De acordo com apuração em inquérito civil, o Município de Caratinga expediu um alvará de funcionamento para a Tenda Espírita Umbandista Nossa Senhora da Conceição que trazia conteúdo intolerante e restringia, de forma injustificada e desproporcional, o livre exercício das atividades religiosas. Segundo o MPF, o alvará se intrometia indevidamente na prática religiosa, pois proibia a “linha de Exu”, o consumo de bebidas alcoólicas e a presença de menores de 14 anos, além de determinar um “som de atabaque mais baixo”.

O MPF ressaltou que “a Constituição Federal estabelece que o Brasil é um Estado laico e tem, como um dos direitos e garantias fundamentais, a inviolabilidade à liberdade de consciência e de crença, sendo assegurado o livre exercício dos cultos religiosos e garantida a proteção aos locais de culto e a suas liturgias”.

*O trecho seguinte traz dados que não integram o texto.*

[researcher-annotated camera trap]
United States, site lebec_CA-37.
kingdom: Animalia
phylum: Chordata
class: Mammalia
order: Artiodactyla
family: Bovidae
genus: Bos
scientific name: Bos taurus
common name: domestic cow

Antes de informar sobre o acatamento da recomendação, o Município de Caratinga já tinha retificado o alvará de funcionamento e participado de duas reuniões com o MPF. Além disso, o Município publicou, em suas redes sociais, texto indicado pelo MPF, alusivo ao combate à discriminação racial e religiosa. Para o MPF, isso já demonstrava a intenção do Município de se adequar à legislação que protege e defende a liberdade de consciência, crença, culto e liturgia.

Medidas educativas – Conforme a recomendação do MPF, o Município de Caratinga deverá promover, em seis meses, uma ampla campanha educativa, a partir da divulgação de cartilha sobre os temas igualdade racial e tolerância religiosa, a ser disponibilizada em modo eletrônico ao público em geral e em edições impressas aos servidores municipais.

Com o objetivo de evitar situações de discriminação religiosas nos órgãos públicos municipais, devem ser realizadas, no prazo de um ano, ao menos duas palestras explicativas que abordem o tema da liberdade religiosa com a participação de todos os servidores da prefeitura responsáveis pela expedição de alvarás de funcionamento.

O Município de Caratinga deve também assegurar que as escolas da rede municipal de ensino passem a oferecer, em até seis meses, conteúdo programático relacionado ao estudo da história e cultura afro-brasileiras, como previsto na Lei nº 11.645/2008.